Marko took so much abuse for correctly predicting the events of February 2022, and where they would likely lead, that he published an open letter to his readers, berating them for refusing to even consider information that inconvenienced their own worldviews.

He wrote on February 28, 2022, four days after the launch of the SMO:
It’s hilarious really. There are alt-media brains who were still making definite statements about Russian escalation being impossible as late as the day before the war commenced.
Anti-Empire by contrast treated it as a possibility that deserved consideration since December. And tried raising alarm about it being a possibility that wasn’t being taken seriously enough for the past two months.
In my naivete I thought that when I published the case that Russian-initiated escalation is a real possibility people would read it, consider it, and move on.
I thought the real danger was that some readers might come to love the idea of such an escalation and start rooting for it to happen. I thought that my role would be to try to remind the reader of the human cost of war, and dampen that enthusiasm a little bit.
Instead, my suggestion that [Russia launching a military operation in Ukraine] had to be treated as a real possibility was met with hatred, hysterics, and meltdown. Apparently, the mere idea that Moscow could move to enlarge the war threatened the fragile identities of some.
In the months that followed, he understandably expressed frustration over how his work continued to be ignored and dismissed, even as “experts” who arrived late to the party began parroting what he had been saying since before the SMO even started.

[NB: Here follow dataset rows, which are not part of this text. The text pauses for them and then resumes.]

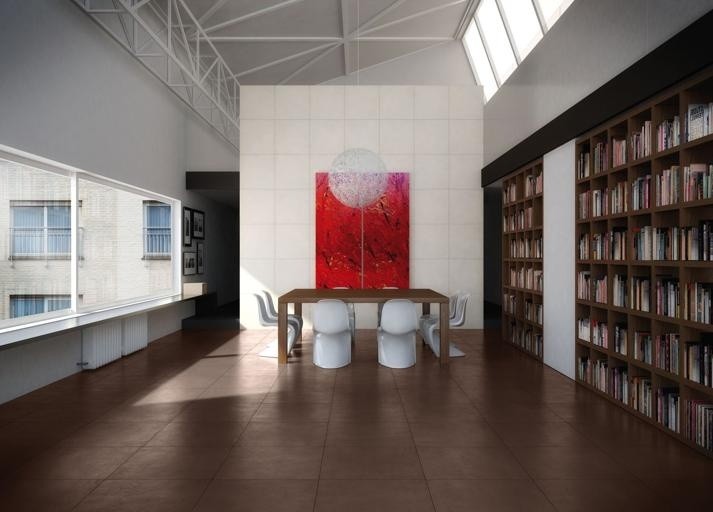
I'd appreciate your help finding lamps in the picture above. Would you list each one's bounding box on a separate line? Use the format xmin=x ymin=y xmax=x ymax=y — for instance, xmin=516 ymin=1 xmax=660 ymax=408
xmin=328 ymin=0 xmax=387 ymax=209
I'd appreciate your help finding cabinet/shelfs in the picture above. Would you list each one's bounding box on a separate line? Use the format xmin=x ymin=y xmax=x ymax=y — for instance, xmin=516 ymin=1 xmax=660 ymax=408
xmin=500 ymin=157 xmax=544 ymax=363
xmin=574 ymin=71 xmax=713 ymax=458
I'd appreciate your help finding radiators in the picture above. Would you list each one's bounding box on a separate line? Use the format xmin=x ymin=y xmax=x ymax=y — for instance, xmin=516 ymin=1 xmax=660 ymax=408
xmin=81 ymin=313 xmax=148 ymax=369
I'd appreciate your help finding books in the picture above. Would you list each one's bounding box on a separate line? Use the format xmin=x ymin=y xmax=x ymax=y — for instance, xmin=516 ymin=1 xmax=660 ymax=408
xmin=503 ymin=170 xmax=541 ymax=361
xmin=577 ymin=101 xmax=713 ymax=452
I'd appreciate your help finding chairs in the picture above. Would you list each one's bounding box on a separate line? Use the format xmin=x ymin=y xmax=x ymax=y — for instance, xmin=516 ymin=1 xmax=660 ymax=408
xmin=253 ymin=287 xmax=470 ymax=368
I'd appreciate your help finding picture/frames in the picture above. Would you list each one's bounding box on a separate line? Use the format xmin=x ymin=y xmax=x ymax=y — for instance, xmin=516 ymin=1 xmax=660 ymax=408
xmin=183 ymin=206 xmax=205 ymax=276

I am still searching for answers to the circumstances surrounding Marko’s death. It’s frankly unbearable to even think about. All I can do now, as a friend and admirer, is try to preserve his legacy. This is a time-sensitive endeavor that I need your assistance with.
There are several free-to-use programs to download copies of entire websites (HTTrack, Cyotek WebCopy, among others), but I cannot get any of them to work properly because I am technologically inept. Instead, I’ve started manually downloading each individual article using a browser extension. This will take me a very long time.

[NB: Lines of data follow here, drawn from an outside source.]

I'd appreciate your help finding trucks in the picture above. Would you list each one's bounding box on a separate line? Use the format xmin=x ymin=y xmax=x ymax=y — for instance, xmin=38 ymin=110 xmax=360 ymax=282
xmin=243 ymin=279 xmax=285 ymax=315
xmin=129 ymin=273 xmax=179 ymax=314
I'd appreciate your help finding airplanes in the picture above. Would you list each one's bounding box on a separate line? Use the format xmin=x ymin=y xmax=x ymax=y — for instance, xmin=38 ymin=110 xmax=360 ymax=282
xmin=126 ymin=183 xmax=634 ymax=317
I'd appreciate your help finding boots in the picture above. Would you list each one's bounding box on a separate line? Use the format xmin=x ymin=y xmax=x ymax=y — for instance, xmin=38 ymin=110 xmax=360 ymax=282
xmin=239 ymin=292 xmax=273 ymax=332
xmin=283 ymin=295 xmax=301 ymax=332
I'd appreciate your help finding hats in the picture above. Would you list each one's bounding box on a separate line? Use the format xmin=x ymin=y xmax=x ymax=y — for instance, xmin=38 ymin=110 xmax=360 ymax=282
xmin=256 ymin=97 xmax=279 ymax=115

If anyone reading this has the know-how to help preserve Marko’s incredible body of work for posterity, please do so as soon as you can, and make the archive accessible for public viewing or download. I don’t know how much longer we have until his domain expires, and the mere thought that Anti-Empire might go offline before a complete record of Marko’s work can be compiled for safekeeping fills me with unbearable despair.
Please, if you are able, do it now, and inform me in the comments section below, or email me directly at riley dot waggaman at gmail dot com.
In the meantime, I have created a new category on the blog, Marko Was Right, where I will republish his underappreciated journalism, much of which was years ahead of its time. Indeed, many of the internet’s most celebrated “independent” journalists are still incapable of coming to terms with observable realities that Marko wrote about three years ago.











I will download and upload again the whole website. I will write to you again when ready.
This is really tough news to take. I can’t quite process it. Even though he had gone silent, I didn’t doubt that Marko was out there somewhere perceiving things correctly and courageously, and that he’d eventually return to the blogwaves to tell us about it.
Marko was the most important person to me in all of media. For much of 2020, he was the only person in the universe I either knew or knew of who hadn’t been assimilated into covidianism. Without him I would have been completely alone.
Ok, now I’m crying. I guess that’s the start of processing it.
Please, someone help Riley properly archive his work. It is essential and cannot be lost.